++++ Data in this exercise ++++

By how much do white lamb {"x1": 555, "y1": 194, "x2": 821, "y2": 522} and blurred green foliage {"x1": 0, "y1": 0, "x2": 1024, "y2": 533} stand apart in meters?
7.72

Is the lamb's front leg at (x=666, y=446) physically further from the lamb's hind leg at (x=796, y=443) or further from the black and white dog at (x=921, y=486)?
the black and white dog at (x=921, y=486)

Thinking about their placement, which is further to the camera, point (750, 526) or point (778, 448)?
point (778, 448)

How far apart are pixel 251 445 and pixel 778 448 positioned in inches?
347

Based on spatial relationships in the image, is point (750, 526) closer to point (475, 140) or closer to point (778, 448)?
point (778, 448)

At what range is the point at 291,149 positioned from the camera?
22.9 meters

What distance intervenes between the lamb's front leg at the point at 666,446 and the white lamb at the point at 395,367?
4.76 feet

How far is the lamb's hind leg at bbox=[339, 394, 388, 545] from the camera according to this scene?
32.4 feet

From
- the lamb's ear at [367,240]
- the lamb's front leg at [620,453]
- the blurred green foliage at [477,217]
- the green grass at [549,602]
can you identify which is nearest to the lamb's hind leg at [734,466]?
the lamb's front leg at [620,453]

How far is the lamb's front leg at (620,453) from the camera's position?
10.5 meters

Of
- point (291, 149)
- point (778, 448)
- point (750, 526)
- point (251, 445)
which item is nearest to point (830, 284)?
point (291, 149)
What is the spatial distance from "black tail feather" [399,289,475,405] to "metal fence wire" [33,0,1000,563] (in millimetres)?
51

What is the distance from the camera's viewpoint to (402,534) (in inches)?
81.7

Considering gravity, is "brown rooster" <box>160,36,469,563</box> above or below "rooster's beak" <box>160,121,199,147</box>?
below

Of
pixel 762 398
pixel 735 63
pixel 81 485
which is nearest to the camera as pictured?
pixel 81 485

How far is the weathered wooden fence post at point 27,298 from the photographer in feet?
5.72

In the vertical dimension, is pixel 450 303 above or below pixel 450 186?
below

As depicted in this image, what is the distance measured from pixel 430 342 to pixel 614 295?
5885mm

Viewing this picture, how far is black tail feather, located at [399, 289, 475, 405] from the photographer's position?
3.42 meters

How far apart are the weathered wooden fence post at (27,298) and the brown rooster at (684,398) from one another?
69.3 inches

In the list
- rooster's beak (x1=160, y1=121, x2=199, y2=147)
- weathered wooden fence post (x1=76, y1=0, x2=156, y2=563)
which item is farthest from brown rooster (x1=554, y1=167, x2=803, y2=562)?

++++

» **Work to complete**
Lay out everything from the line containing "Considering gravity, is" down to the last line of the items above as a numbered list, leaving out blank lines.

» **Response to this task**
1. Considering gravity, is "brown rooster" <box>160,36,469,563</box> above or below "rooster's beak" <box>160,121,199,147</box>?
2. below
3. Of
4. pixel 762 398
5. pixel 735 63
6. pixel 81 485
7. which is nearest to the camera as pictured?
8. pixel 81 485
9. How far is the weathered wooden fence post at point 27,298 from the photographer in feet?
10. 5.72
11. In the vertical dimension, is pixel 450 303 above or below pixel 450 186?
12. below
13. As depicted in this image, what is the distance measured from pixel 430 342 to pixel 614 295?
14. 5885mm
15. Viewing this picture, how far is black tail feather, located at [399, 289, 475, 405] from the photographer's position?
16. 3.42 meters
17. How far apart are the weathered wooden fence post at (27,298) and the brown rooster at (684,398) from one another?
18. 69.3 inches
19. In the list
20. - rooster's beak (x1=160, y1=121, x2=199, y2=147)
21. - weathered wooden fence post (x1=76, y1=0, x2=156, y2=563)
22. which item is farthest from brown rooster (x1=554, y1=167, x2=803, y2=562)?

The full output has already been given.